Edit: I just realized; you wish to turn off the red/green bar, sheez.  I'll have to dig out the resource kit.  Ain't never had that one pop up in all my reading and playing.  Hopefully someone can answer it easily.  Gotta be in the registry somewhere,  probably in or around this key:  HKEY_CURRENT_USER\SOFTWARE\Microsoft\Windows\CurrentVersion\Policies\Explorer.   Hmmmm.  Good one.


----------



## freaksavior (Mar 25, 2010)

yeah, I find it annoying. 

I looked around but didn't find what i wanted.


----------



## 95Viper (Mar 26, 2010)

OK, let's apply a little logic here; if, you can make xp icons into vista/Windows 7 style, why not be able to go the other way.

Some study info, so far.

Google search.

Winbubble will change icons, it still left the stat bar.

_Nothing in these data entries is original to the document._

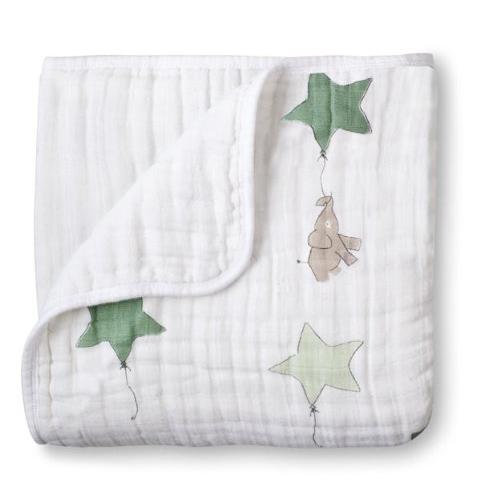 """aden + anais Up Up and Away Dream Blanket, Elephant, 47""""x47"""""""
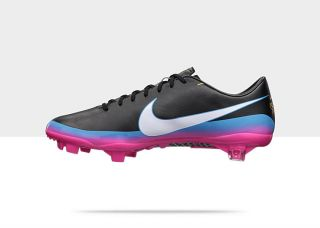 Nike Mercurial Vapor VIII CR Mens Firm Ground Soccer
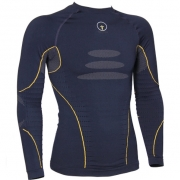 Forcefield Technical 2 Base Layer Shirt - Blue Yellow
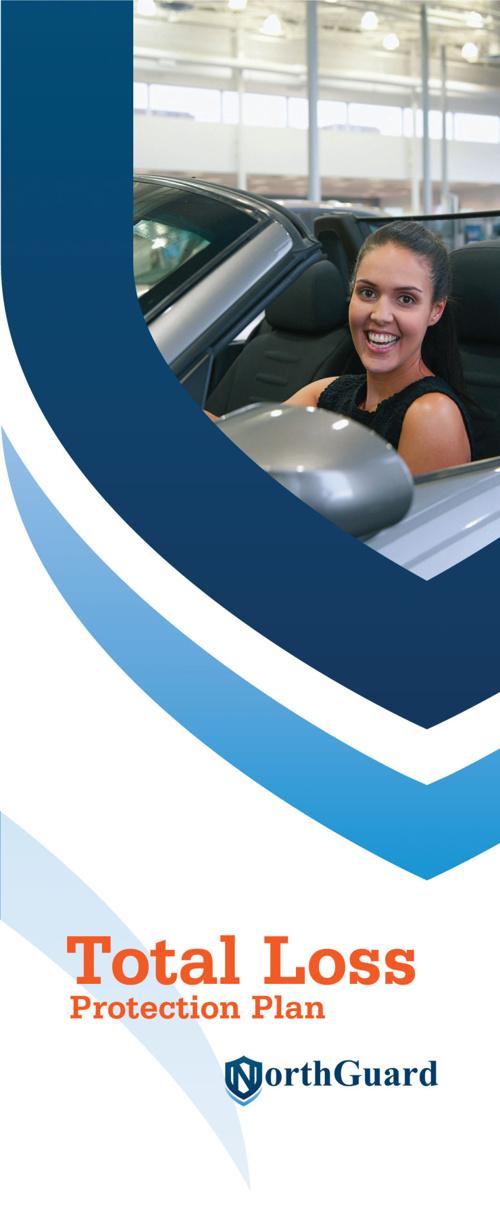 Northguard TLP 5000 brochure
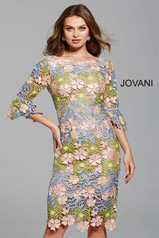 61211 Jovani Short & Cocktail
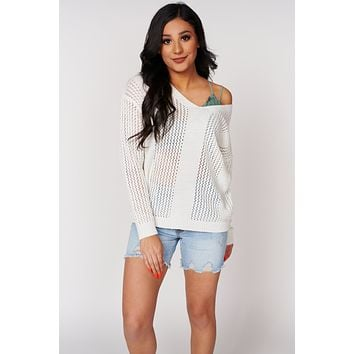 Stay Home Open Knit Sweater(Ivory)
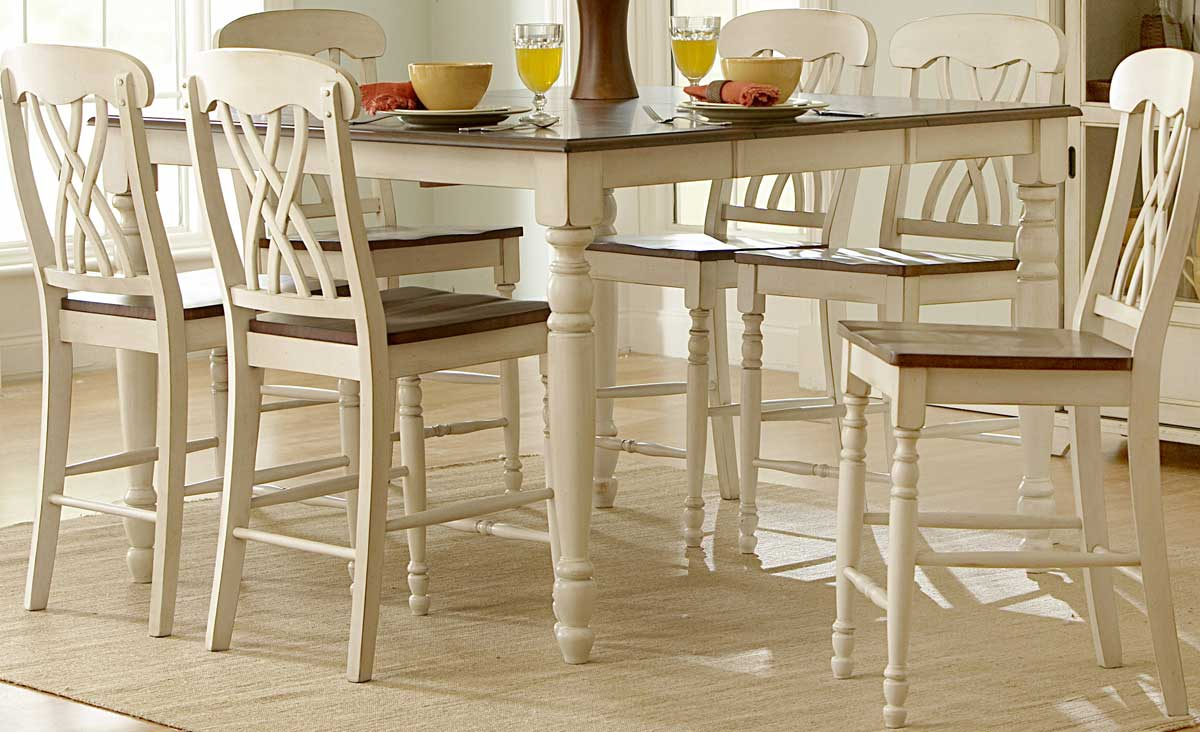 Homelegance Furniture Ohana Counter Height Dining Set White DW 36 p bar height kitchen table Homelegance Ohana Counter Height Table White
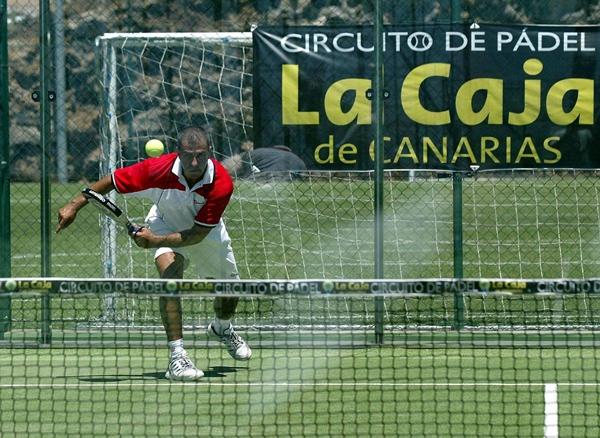 Domínguez está en la penúltima ronda. | SERGIO MÉNDEZ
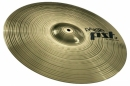 Paiste PST3 Crash-ride 18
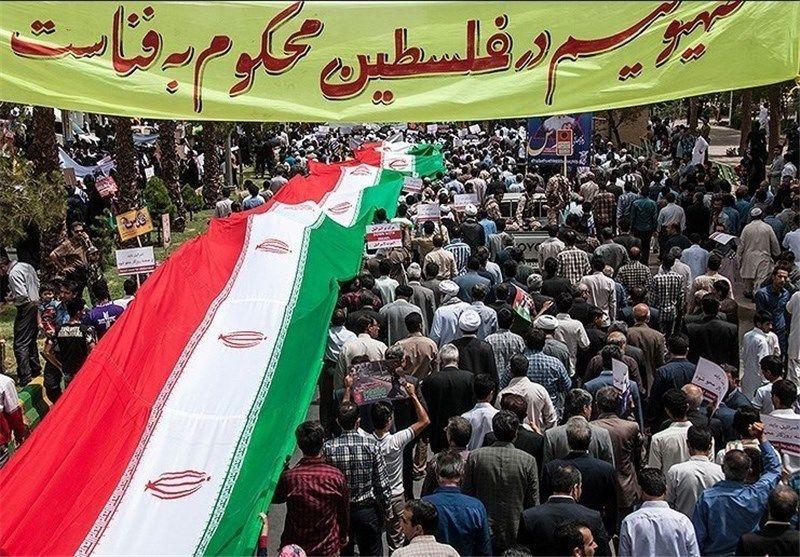 مسیرهای راهپیمایی روز جهانی قدس در خوزستان مشخص شد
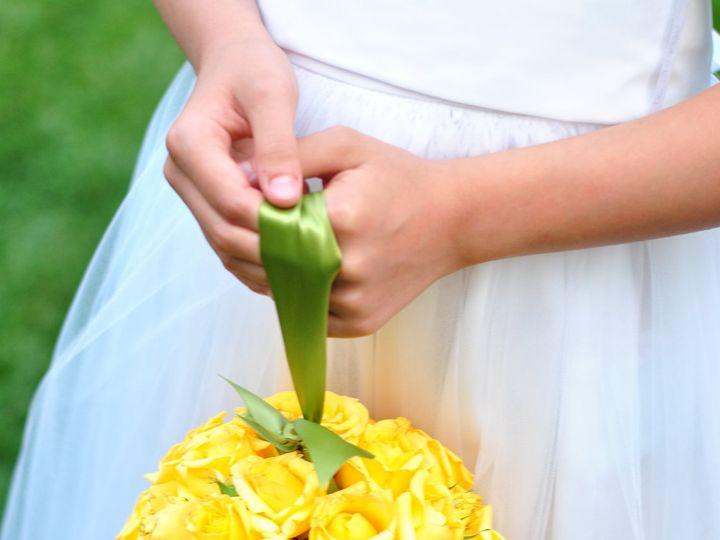 Tmx Dsc 6148 51 529433 Edison, NJ wedding florist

How to Change a Library Icon in Windows 7 and this the software (IconViewer) they show to  mod the dll.

Here is some software that changes xp icons to vista/windows 7 style.  I know it is the reverse, but it might give some insight into the process.  I need to figure out where the reg entres are.

And, some background:
Vista Drive Icon – Turn XP drive icon into Vista style!
Transform Windows XP into Windows 7 without using Customization Pack
IconPhile: A Freeware to Change System Icons Easily & Quickly
Vista Drive Icon, changes the drive icons shown in Windows "My Computer", to a nearly Vista drive icon, showing the drive's free space with a smooth colored horizontal bar. At sourceforge Vista Drive Icon by artarmin.

It is a start; we will figure it out or someone has the answer.


----------



## W1zzard (Mar 26, 2010)

freaksavior said:


> How do i turn it off? its really annoying seeing that its almost full.



you could delete some files


----------



## freaksavior (Mar 26, 2010)

unfortunately not w1zz, this has all my movies on it.

i tried changing the icon, that didn't work.


----------



## freaksavior (Mar 26, 2010)

Got it. it was pretty easy. i feel dumb now. http://www.askvg.com/how-to-get-drive-capacity-bar-aka-hdd-meter-back-in-windows-vista-explorer/


----------



## 95Viper (Mar 26, 2010)

Thanks, good find.
I may return to sanity now.

You gotta stop coming up with this Twilight Zone type problems and questions.  And do something normal; like, how do I turn on my computer.

edit:Gone...


----------



## freaksavior (Mar 26, 2010)

haha, Im way past that.


----------